There’s been a lot of moral/ethical debate about whether Catholics should avoid being injected with COVID-19 vaccines that were produced using cell lines derived from an abortion.

Here’s the bottom line: Get vaccinated.

Pope Francis says it’s OK, the Congregation for the Doctrine of the Faith says it’s OK, Canada’s bishops say it OK. They’ve all been saying so for months, but it appears each time a new vaccine arrives, there’s a moral question that pops up anew for Catholics to ponder.

The Vatican has stated clearly that it is “morally acceptable to receive COVID-19 vaccines that have used cell lines from aborted fetuses in their research and production process.” Further, “the morality of vaccination depends not only on the duty to protect one’s own health, but also on the duty to pursue the common good.” Further still, “the use of such vaccines does not constitute formal co-operation with the abortion from which the cells used in production of the vaccines derive.”

In the absence of pharmaceutical companies being able to offer “ethically acceptable” vaccines, these are acceptable.

A little science: All the vaccines currently approved for use in Canada have some connection to an aborted fetus, however remote. Using cells descended from two abortions in the 1970s and ‘80s, fetal cell lines are grown in laboratories to produce viruses that are used in the development of many vaccines.

The Pfizer and Moderna vaccines use mRNA technology which entailed using these cell lines in testing, not production.
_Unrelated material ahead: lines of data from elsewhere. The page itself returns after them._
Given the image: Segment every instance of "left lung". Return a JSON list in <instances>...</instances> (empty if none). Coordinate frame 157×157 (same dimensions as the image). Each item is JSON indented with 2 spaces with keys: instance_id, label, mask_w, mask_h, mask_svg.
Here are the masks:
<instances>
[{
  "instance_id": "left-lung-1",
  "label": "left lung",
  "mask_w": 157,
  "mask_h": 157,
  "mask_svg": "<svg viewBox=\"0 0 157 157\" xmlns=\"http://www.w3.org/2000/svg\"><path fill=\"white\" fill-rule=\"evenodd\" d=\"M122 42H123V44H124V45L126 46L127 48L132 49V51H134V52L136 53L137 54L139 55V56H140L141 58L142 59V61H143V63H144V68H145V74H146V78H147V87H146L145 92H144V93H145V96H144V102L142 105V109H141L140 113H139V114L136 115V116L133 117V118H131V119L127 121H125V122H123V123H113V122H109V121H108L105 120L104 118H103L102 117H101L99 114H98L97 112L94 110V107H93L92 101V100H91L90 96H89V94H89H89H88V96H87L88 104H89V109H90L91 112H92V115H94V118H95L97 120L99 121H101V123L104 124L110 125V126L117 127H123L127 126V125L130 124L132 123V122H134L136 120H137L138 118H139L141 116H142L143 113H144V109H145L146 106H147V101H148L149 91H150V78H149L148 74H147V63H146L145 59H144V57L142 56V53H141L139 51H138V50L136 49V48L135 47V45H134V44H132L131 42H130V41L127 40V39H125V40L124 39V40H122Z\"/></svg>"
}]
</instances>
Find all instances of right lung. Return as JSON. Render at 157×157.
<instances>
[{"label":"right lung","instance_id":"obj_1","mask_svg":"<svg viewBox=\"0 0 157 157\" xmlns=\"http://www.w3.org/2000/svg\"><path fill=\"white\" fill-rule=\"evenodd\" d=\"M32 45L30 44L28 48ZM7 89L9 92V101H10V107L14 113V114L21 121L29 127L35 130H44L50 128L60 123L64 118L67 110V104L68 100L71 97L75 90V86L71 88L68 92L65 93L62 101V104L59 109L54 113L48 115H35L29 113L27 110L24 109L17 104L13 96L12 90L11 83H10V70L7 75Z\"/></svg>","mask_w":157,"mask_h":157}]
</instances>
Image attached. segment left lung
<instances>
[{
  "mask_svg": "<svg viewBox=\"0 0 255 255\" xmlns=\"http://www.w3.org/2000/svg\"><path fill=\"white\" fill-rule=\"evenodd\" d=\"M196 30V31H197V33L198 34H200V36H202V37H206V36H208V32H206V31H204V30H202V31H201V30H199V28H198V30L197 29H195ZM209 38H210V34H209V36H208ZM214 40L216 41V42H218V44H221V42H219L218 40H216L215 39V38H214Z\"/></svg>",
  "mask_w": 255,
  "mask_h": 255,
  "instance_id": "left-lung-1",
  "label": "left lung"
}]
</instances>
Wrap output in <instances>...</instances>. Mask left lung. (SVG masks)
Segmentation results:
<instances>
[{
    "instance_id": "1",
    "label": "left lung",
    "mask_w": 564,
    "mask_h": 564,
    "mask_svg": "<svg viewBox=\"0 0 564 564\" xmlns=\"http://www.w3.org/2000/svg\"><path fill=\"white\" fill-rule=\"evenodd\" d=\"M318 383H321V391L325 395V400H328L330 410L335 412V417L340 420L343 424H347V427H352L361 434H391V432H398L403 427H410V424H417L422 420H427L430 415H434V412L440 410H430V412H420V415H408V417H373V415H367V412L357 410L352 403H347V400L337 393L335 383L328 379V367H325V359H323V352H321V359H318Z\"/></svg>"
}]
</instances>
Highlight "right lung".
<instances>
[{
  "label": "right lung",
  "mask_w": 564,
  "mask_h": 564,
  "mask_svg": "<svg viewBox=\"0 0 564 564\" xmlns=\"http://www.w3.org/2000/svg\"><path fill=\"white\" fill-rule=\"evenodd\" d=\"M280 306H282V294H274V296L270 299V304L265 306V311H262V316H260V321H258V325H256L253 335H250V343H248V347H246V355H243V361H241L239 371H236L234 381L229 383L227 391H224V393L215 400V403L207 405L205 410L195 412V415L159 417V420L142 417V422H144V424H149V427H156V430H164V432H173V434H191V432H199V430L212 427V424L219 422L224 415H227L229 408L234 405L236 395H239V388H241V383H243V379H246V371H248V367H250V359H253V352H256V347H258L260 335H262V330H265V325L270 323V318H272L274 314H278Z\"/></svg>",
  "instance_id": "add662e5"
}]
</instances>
Johnson & Johnson and AstraZeneca are offering vaccines in which the cell lines were part of the production process. All the vaccines have been deemed effective in dealing with COVID-19.

The Canadian Conference of Catholic Bishops reiterated the Vatican position in a March 9 statement issued on the heels of the Health Canada approvals of the Johnson & Johnson and AstraZeneca vaccines. Given a choice — and it’s not likely many will have that — the bishops said the Pfizer and Moderna vaccines should be preferred because of their more remote connection to abortion-derived cell lines. Importantly, they did not suggest any vaccine be rejected — quite the opposite.

Quebec politicians were the first to jump on the bishops, led by health minister Christian Dubé, for apparently suggesting one vaccine is more effective than another. They did not. The chorus of outrage was loud enough that Montreal Archbishop Christian Lépine issued a statement to confirm that “in the present context of a health emergency, any authorized vaccine can be used in good conscience by believers.” The CCCB said the same thing in a “clarification” statement the next day.

The world has seen enough misinformation and misunderstanding throughout this pandemic. There should be no ambiguity about the necessity for as many Canadians as possible to roll up their sleeves for a vaccine — whichever one is offered.

Our politicians, health officials and religious leaders all agree on that, so lets get on with it.